**Problem requirements**:
Exact copies of all entries are expected.

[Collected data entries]

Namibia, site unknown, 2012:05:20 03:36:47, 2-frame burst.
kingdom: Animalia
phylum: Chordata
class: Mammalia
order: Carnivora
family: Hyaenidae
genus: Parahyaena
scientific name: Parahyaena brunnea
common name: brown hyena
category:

**Exercise result**:
Namibia, site unknown, 2012:05:20 03:36:47, 2-frame burst.
kingdom: Animalia
phylum: Chordata
class: Mammalia
order: Carnivora
family: Hyaenidae
genus: Parahyaena
scientific name: Parahyaena brunnea
common name: brown hyena
category:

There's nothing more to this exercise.